Although there is an inescapable subjectivity to this system, Vines said that divers can usually predict what score their dive will get before they see what the judges thought.

“Pretty much everyone diving, on the Princeton team at least, we’re all experienced enough to know how our dives went before we get the score,” he said. “Most of the time after you do a dive you know within a certain range, like a point or half a point.”
An interesting facet of the scoring system, at least in the Ivy League, is that the judges are typically the coaches of the competing teams. This may sound like a bad idea, but Vines said that coaches will often be harder on their teams than on their opponents, in order to point out what needs to be worked on in practice.
What does need to be worked on in practice? At the beginning of a season, divers focus on learning new dives and reviewing fundamentals. As the season progresses, they turn away from learning new dives and focus on perfecting their repertoires. Different divers have different strengths and weaknesses and will have to work on different things as the season progresses, but the team is still important.
“It’s definitely an individual sport,” Kelly said. “But one of the things that’s fun, that I love about diving, is that you’re all doing it together.”

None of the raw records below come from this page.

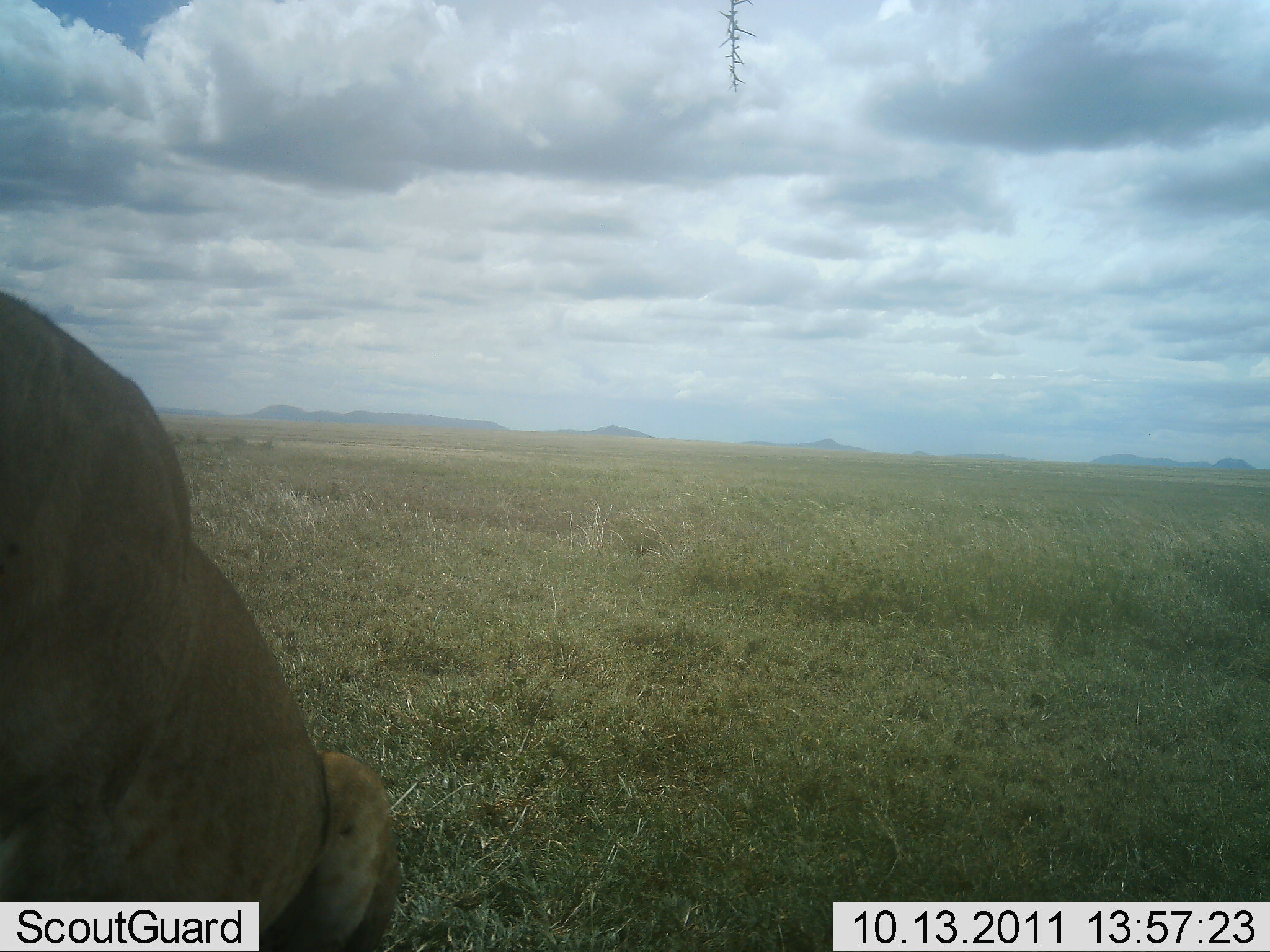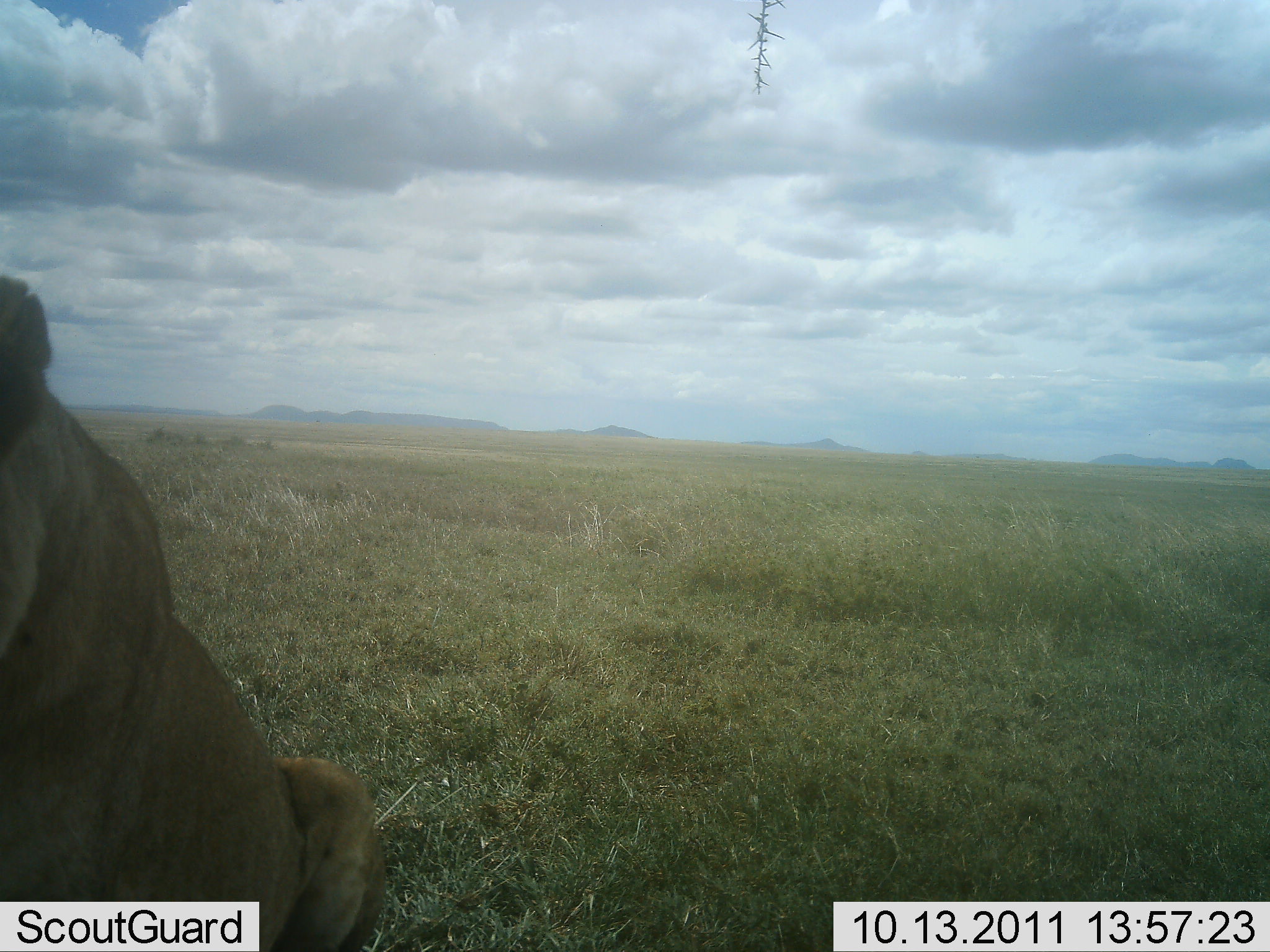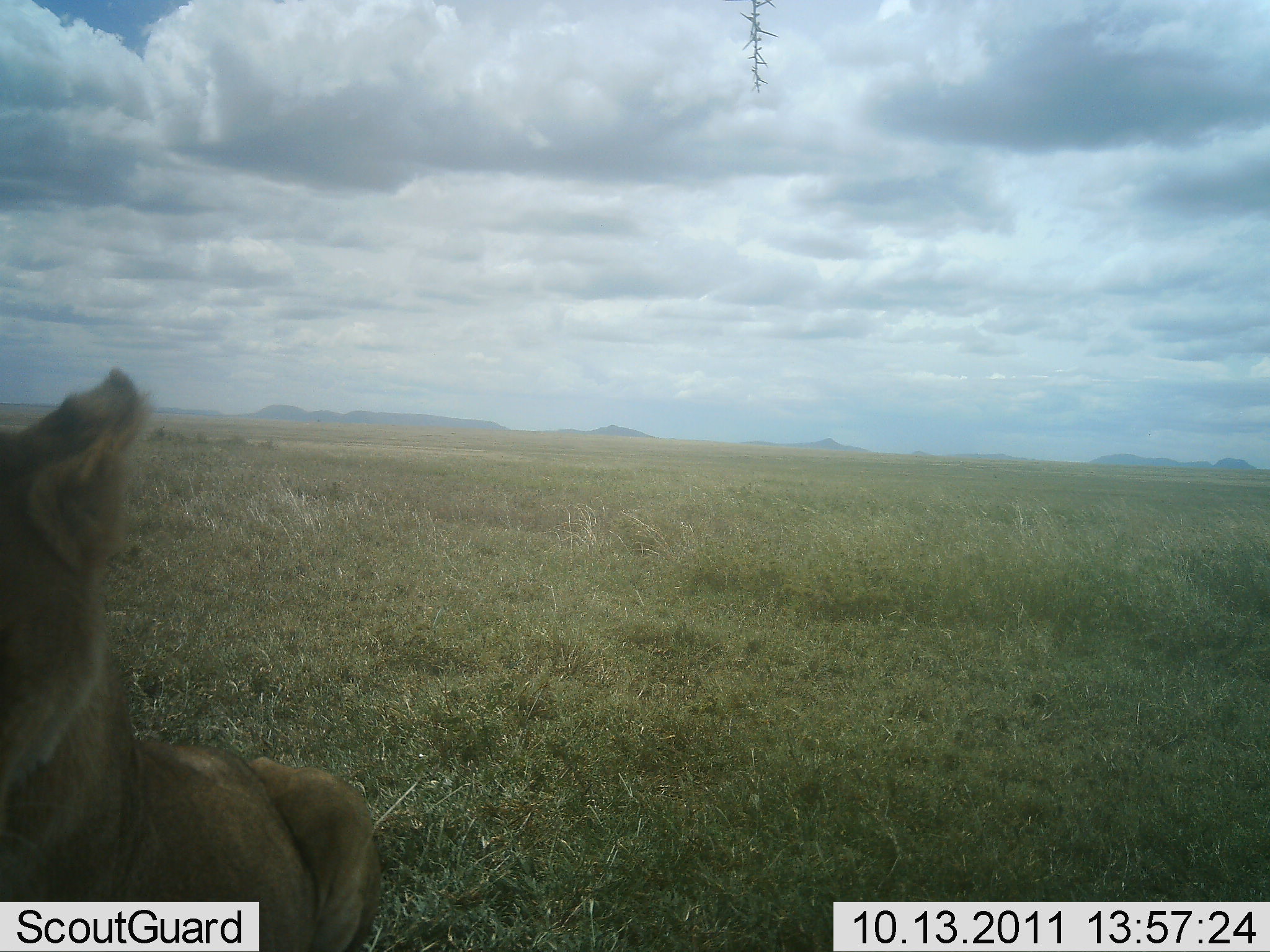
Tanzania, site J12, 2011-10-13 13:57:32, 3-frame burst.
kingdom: Animalia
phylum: Chordata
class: Mammalia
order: Carnivora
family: Felidae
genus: Panthera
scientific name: Panthera leo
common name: lion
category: lionfemale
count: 1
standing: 8%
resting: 50%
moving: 25%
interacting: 17%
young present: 0%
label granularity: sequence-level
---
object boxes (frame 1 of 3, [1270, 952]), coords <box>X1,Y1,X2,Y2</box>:
animal: <box>0,284,409,952</box>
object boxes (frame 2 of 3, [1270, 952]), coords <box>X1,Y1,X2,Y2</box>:
animal: <box>0,261,409,952</box>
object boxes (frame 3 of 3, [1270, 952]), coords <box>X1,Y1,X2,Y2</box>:
animal: <box>0,360,386,952</box>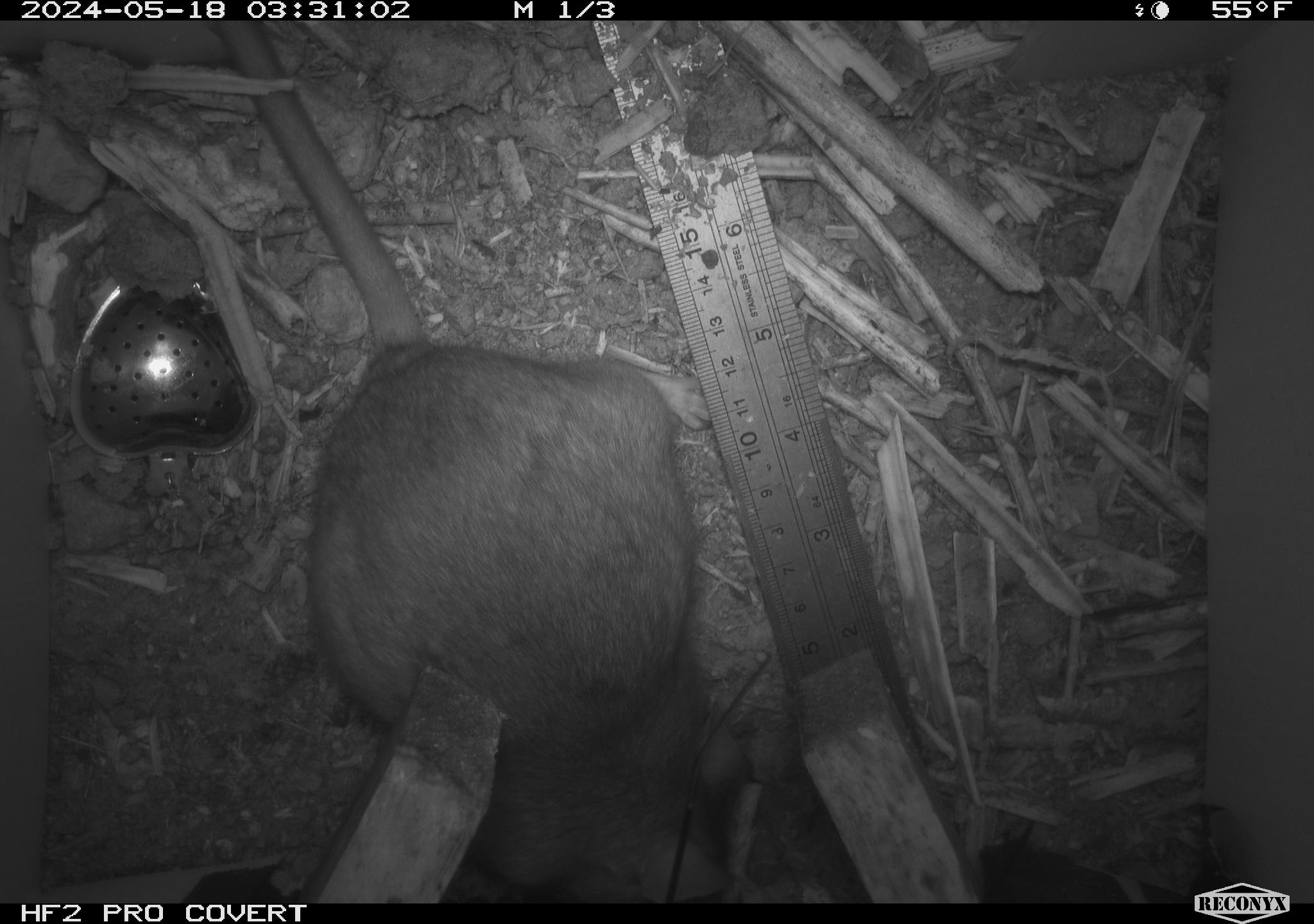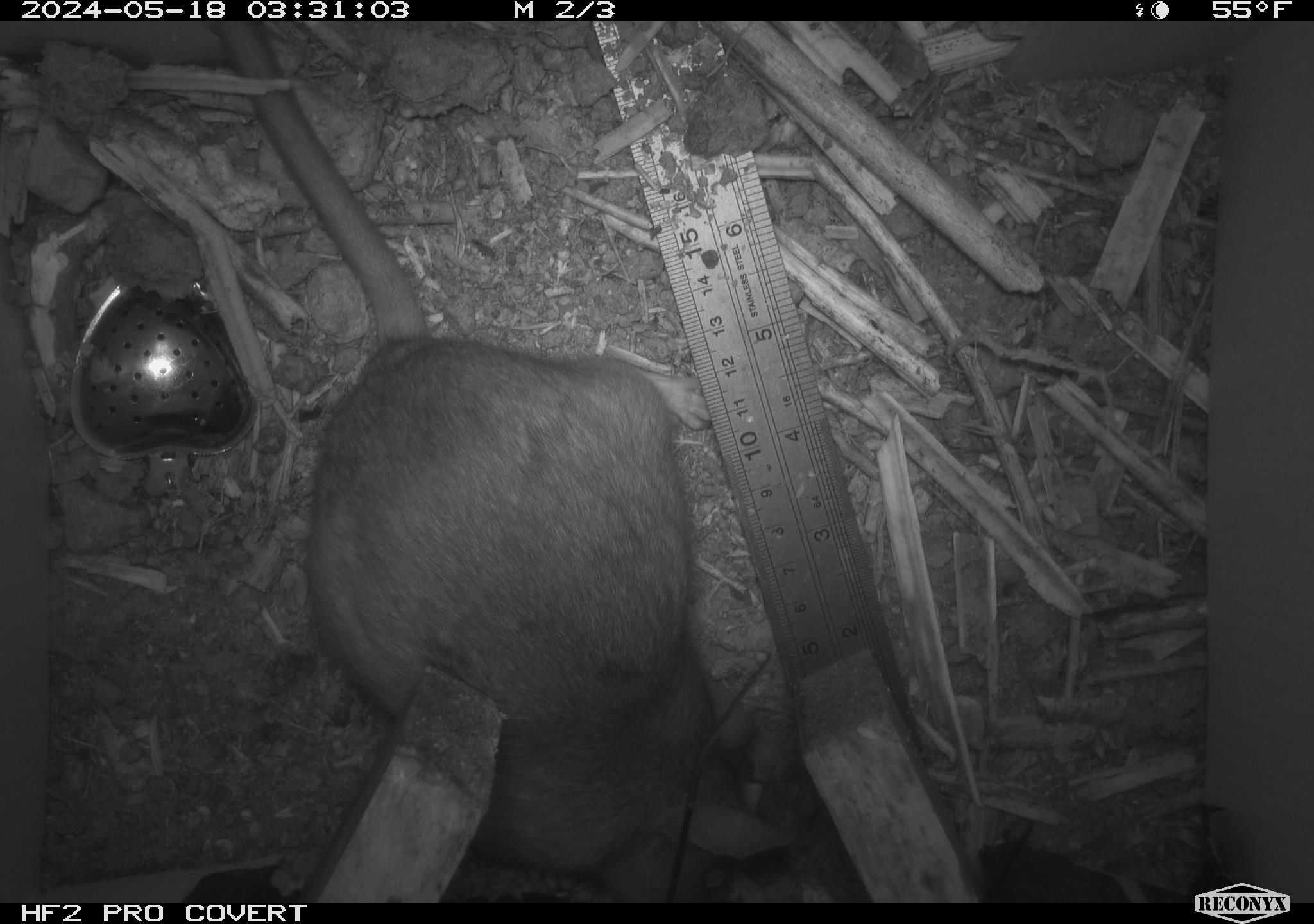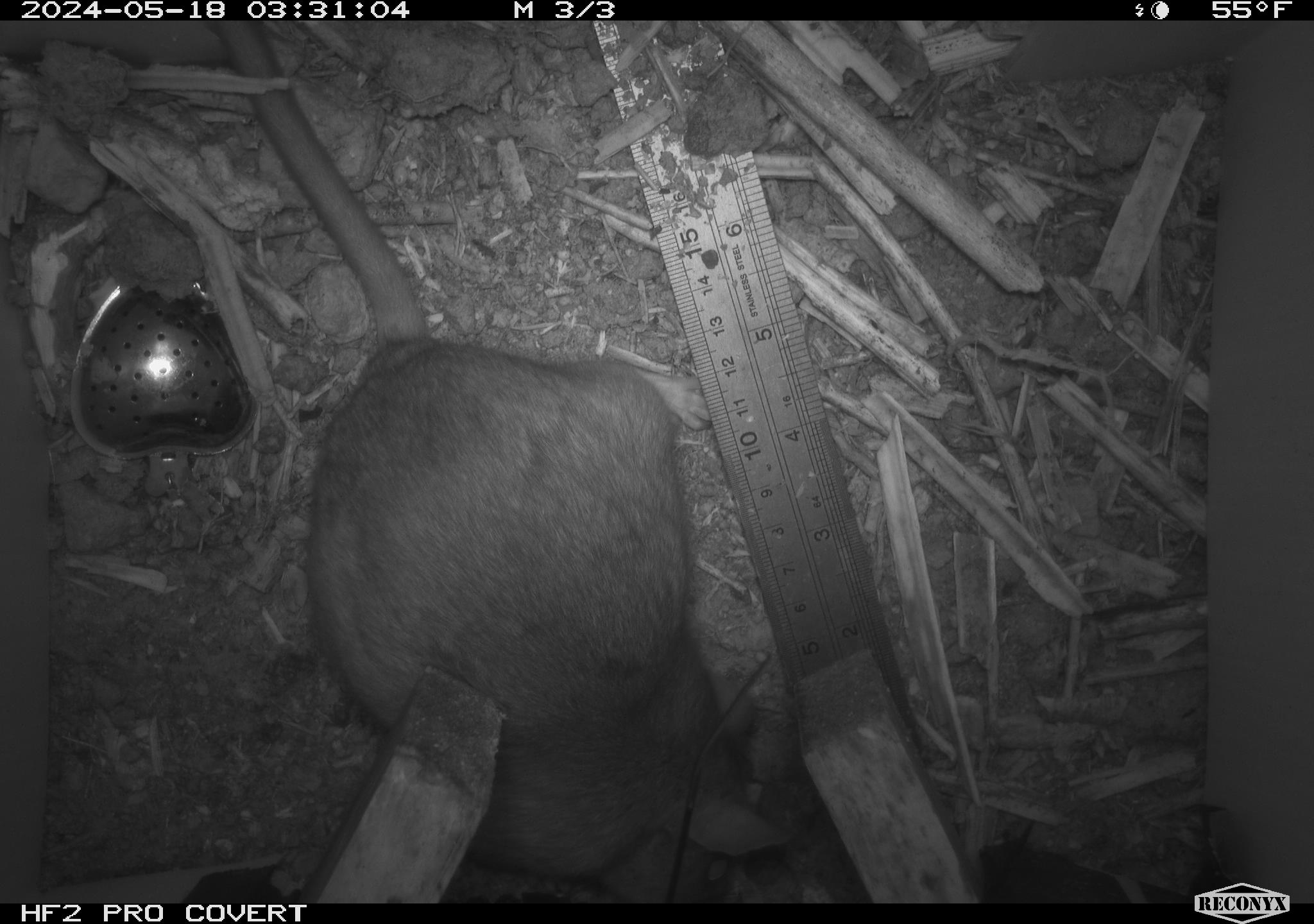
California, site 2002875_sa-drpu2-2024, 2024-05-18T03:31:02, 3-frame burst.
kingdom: Animalia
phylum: Chordata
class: Mammalia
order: Rodentia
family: Cricetidae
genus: Neotoma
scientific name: Neotoma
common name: pack rat or woodrat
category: neotoma species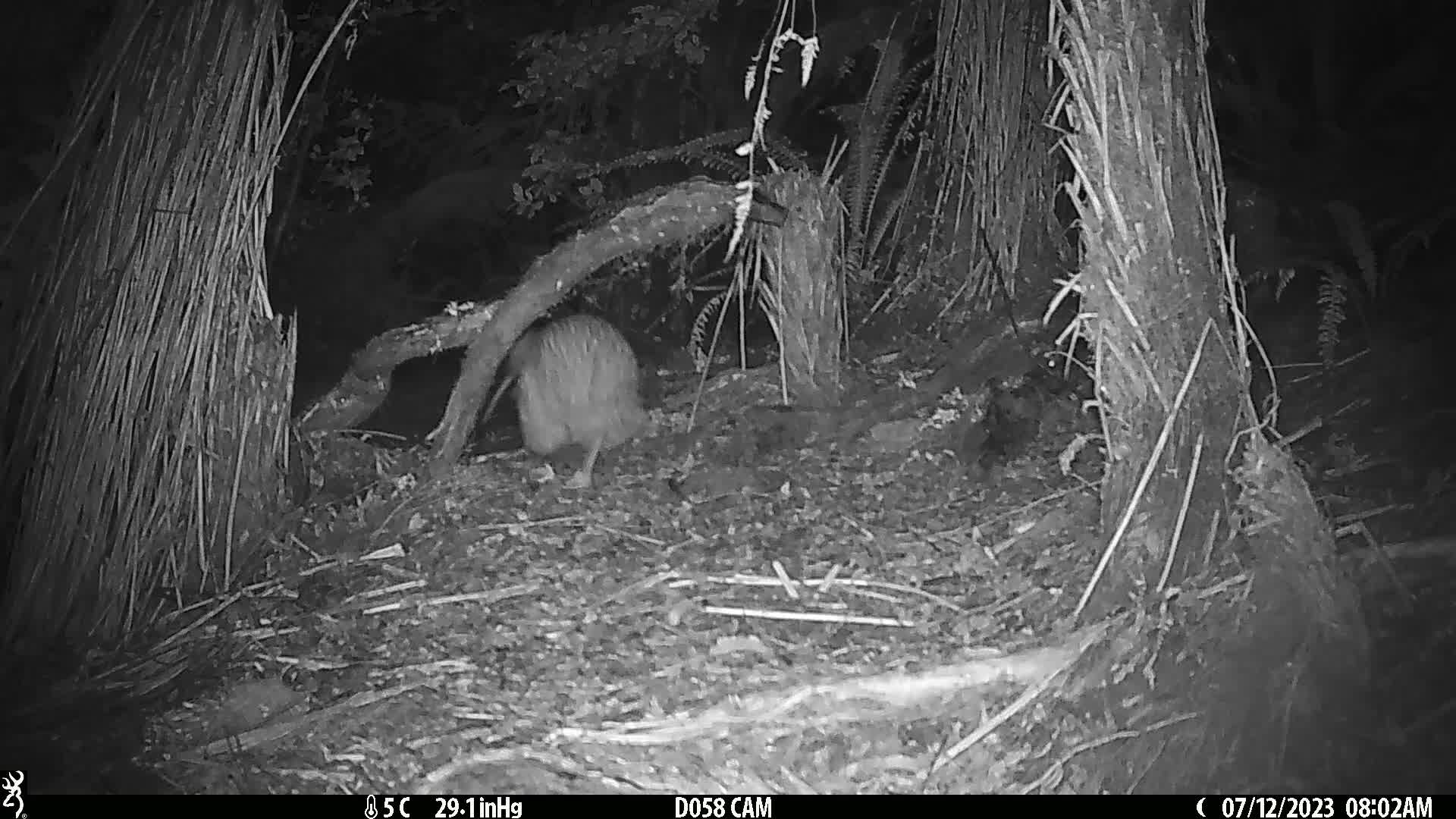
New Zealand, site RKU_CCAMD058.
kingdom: Animalia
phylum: Chordata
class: Aves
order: Apterygiformes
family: Apterygidae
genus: Apteryx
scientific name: Apteryx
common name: kiwi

In addition to having people to learn alongside, Kelly said practicing with the team also helps because it is good to have people to laugh at your mistakes.
Though they do not share much else, swimmers and divers do share the pool and, at Princeton, usually practice times. The result is that the teams are actually very close, despite the differences in their sports.
Vines, who has roomed with swimmer senior Rory Loughran for two years, said that it is difficult to tell whether someone is a swimmer or a diver. While swimmers do tend to have larger wingspans, there is no set body type that immediately says “diver.”
The competition, however, can often be gauged based on the divers’ warm-ups. By observing how each diver jumps or walks on the board, Vines said he could almost always tell how tough the competition would be.
Divers focus mostly on the little things, like warm-up jumps and how someone stands on the board, that a casual observer would overlook.
“The way you go off the end of the board is the most important part of the dive,” Kelly said. “Everyone focuses on the entry and the splash, which of course is fun to look at, but a lot of that is determined by how you go off the board.”
Little modifications in the pre-dive stages can make all the difference, and the hope of perfecting them in order to master a new dive is what draws Kelly, and many others, to the sport.
“For me, it’s kind of like a thrill, because you get to try something new and push yourself,” he said. “It’s the rush you get when you learn a new dive, that type of thing. There’s always a next level and every practice you can get better.”